Early Bullpasture Pioneers (Virginia)
In the settlement of the Valley of Virginia it was not the usual practice for a pioneer to isolate himself. There were few Indians seen in this valley of Virginia, and these were nominally at peace with the whites. It was known that a hostile relation would arise at any moment. For mutual aid and protection, a group of settlers would come into a valley together.
It was in the early days of April, 1746, when all Augusta had no other name than "Beverly's Mill Place," the county surveyor laid off several tracts within the Highland area. He came again at the close of July and still again in September. Altogether he laid off 21 tracts on the Bullpasture and Cowpasture, almost wholly on the former.
Some of the settlers in the Bullpasture and Cowpasture were Alexander Black, John and Robert Carlile, Wallace Ashton, Loftus Pullin, Richard Bodkin, James Miller, Matthew Harper, William Warwick, James Largent, William Holman, John McCreary, Samuel Delamvntony, Archibald Elliott, and Robert Armstrong.
Black was just above the mouth of the Bullpasture, where Major J. H. Byrd lived. All the others, with perhaps one exception, were on the Bullpasture itself, and nearly or quite in the order they are named as one ascends the river.
We know that our Warwick was at the mouth of Davis Run. Warwick, also, may really have been one of the settlers of that name in Bath. Warwick was a enterprising pioneer, who was not slow to seize an additional choice tract, even if it laid at some distance from his home.
The Carliles held two tracts near by on the run named for them. One of these tracts cornered on McCreary. The Carliles lived and died on their homestead, which remained in the family many years later.

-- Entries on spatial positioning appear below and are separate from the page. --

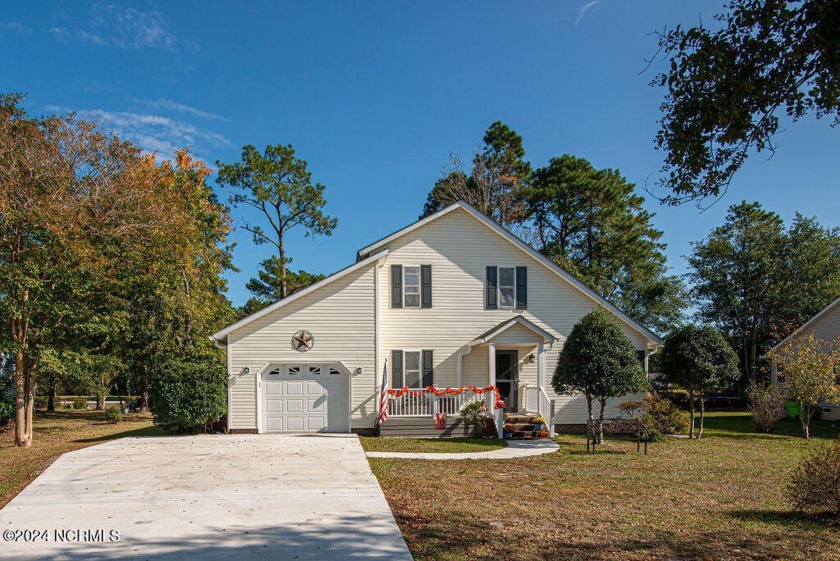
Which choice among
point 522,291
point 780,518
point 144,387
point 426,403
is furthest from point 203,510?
point 144,387

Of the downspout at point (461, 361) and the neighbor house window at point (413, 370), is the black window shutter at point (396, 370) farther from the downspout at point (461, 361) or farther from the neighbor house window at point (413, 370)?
the downspout at point (461, 361)

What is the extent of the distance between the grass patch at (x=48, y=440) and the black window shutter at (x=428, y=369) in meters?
8.60

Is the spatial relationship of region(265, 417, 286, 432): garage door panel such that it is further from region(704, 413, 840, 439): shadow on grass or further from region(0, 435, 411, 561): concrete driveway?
region(704, 413, 840, 439): shadow on grass

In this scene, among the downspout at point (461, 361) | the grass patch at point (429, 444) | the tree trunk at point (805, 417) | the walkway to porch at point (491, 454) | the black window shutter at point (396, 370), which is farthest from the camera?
the downspout at point (461, 361)

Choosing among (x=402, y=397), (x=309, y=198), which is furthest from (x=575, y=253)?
(x=402, y=397)

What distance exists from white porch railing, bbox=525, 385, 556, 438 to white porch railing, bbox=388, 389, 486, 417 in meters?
1.89

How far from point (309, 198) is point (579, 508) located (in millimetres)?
30824

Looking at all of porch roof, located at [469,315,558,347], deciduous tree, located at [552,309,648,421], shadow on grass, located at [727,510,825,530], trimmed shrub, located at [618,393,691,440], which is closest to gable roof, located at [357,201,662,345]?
trimmed shrub, located at [618,393,691,440]

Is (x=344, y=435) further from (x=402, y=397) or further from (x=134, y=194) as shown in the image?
(x=134, y=194)

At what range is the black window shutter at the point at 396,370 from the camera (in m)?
19.1

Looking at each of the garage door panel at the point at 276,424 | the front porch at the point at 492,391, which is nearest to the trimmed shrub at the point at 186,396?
the garage door panel at the point at 276,424

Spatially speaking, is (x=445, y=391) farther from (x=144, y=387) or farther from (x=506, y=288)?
(x=144, y=387)

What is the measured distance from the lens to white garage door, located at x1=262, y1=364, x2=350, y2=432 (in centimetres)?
1817

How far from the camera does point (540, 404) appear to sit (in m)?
19.2
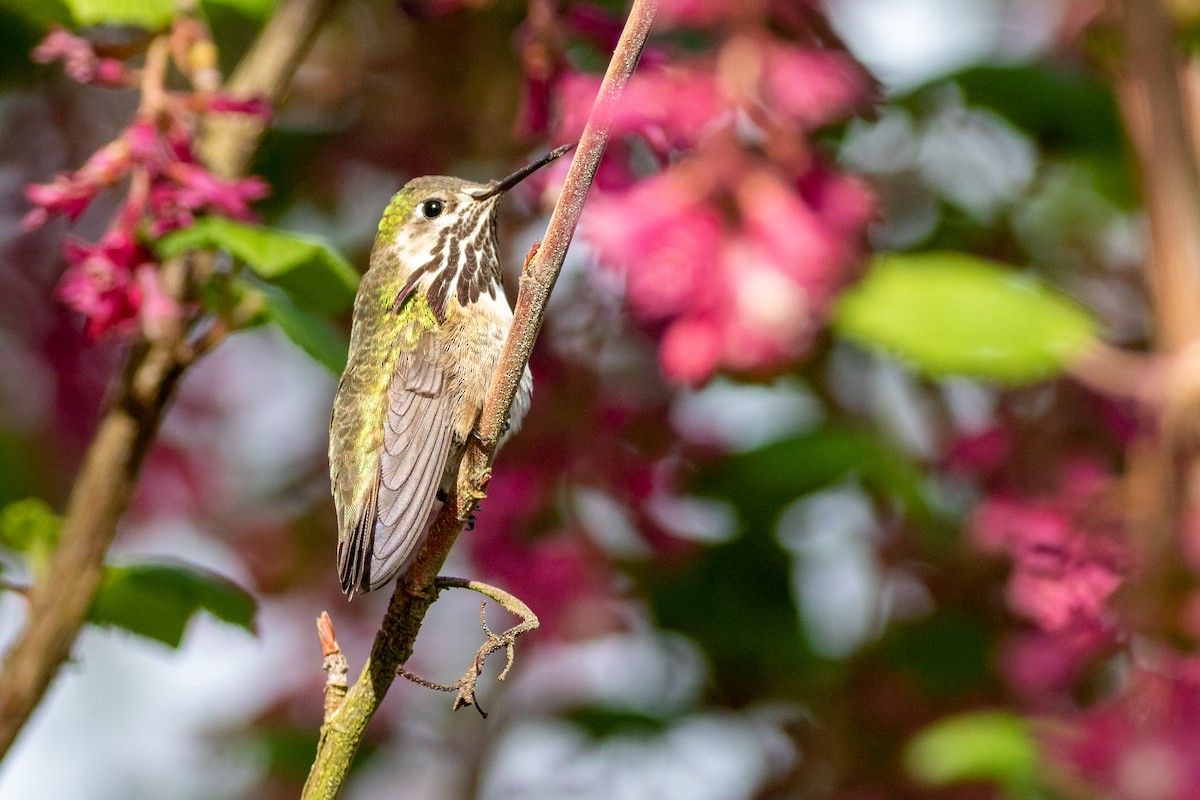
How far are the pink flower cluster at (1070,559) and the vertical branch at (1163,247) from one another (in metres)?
0.10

This is an interesting story that the wife, Ann Jane Usher, of one pioneer named Pullin. Ann Usher uncovered a romance of one Edward Usher, who had eloped with the daughter of an English nobleman named Perry and came to America. Their four children were daughters, one dying in infancy. Usher died while they were yet small, and the widow went to England, hoping for a reconciliation with her father. He recognized her on the road as he drove by in his carriage, but being still angry he tossed her a shilling, telling her that was all she would have from him and that she must mind her brats herself. She returned to America, her children, and also herself, finding their way to the Augusta colony, probably to Fort Dickenson. James Knox became the guardian of Ann Jane, and with a portion, at least, of her inheritance he purchased for her a negro girl. Several years later she married Loftus Pullin. One sister married William Steuart, another Highland pioneer, and the third (Martha) married a son of Captain Adam Dickenson. The stern parent finally relented and provided for his daughter by will. But the search he instituted failed to discover her, and no knowledge thereof coming to her descendants for many years, the matter went by default.